The U.K’s Medicines and Healthcare products Regulatory Agency updated its guidance to British health service trusts on who should receive the vaccine, cautioning that “any person with a history of a significant allergic reaction to a vaccine, medicine or food (such as previous history of anaphylactoid reaction or those who have been advised to carry an adrenaline autoinjector) should not receive the Pfizer BioNtech vaccine.”
The precautionary advice came after two members of Britain’s National Health Service, who received the vaccine on Tuesday, experienced allergic reactions to the shot.
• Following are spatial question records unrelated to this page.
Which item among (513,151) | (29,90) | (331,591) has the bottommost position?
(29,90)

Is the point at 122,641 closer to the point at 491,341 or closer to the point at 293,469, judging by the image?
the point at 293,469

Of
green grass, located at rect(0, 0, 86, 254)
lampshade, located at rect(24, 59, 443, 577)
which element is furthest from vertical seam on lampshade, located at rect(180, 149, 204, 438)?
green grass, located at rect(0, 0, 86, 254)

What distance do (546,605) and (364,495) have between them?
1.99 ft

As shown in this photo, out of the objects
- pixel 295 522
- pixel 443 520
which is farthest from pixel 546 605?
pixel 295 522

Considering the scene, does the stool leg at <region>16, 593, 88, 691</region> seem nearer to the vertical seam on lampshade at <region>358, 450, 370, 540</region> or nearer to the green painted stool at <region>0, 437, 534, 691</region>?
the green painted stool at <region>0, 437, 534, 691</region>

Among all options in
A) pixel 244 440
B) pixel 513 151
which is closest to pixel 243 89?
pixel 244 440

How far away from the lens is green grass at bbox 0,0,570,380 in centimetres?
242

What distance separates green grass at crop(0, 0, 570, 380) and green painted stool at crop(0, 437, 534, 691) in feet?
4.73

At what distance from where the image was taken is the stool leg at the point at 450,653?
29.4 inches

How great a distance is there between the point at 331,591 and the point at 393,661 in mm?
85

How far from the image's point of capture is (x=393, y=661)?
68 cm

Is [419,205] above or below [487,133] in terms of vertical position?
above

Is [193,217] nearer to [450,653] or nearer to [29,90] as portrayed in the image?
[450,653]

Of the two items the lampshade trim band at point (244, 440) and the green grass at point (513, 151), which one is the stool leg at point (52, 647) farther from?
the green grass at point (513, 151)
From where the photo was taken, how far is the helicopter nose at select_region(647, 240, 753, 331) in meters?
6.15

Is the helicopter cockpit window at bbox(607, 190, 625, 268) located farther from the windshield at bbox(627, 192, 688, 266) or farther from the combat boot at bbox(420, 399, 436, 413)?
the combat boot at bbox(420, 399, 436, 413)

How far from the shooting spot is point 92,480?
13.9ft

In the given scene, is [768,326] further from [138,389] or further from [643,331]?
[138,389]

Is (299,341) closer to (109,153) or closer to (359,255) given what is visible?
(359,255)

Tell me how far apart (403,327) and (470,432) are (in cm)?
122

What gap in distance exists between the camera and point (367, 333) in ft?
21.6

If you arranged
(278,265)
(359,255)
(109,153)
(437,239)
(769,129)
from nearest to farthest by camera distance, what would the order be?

Both are recovering well, according to the national medical director for the NHS.
“As is common with new vaccines, the MHRA have advised on a precautionary basis that people with a significant history of allergic reactions do not receive this vaccination,” Professor Stephen Powis, national medical director for the NHS, said in a statement from NHS England Wednesday.
The U.K. was the first country in the world to approve the Pfizer-BioNTech vaccine last week. On Tuesday it began a massive vaccination drive starting in hospitals, with health and care home workers and those aged over 80 first in line to be inoculated.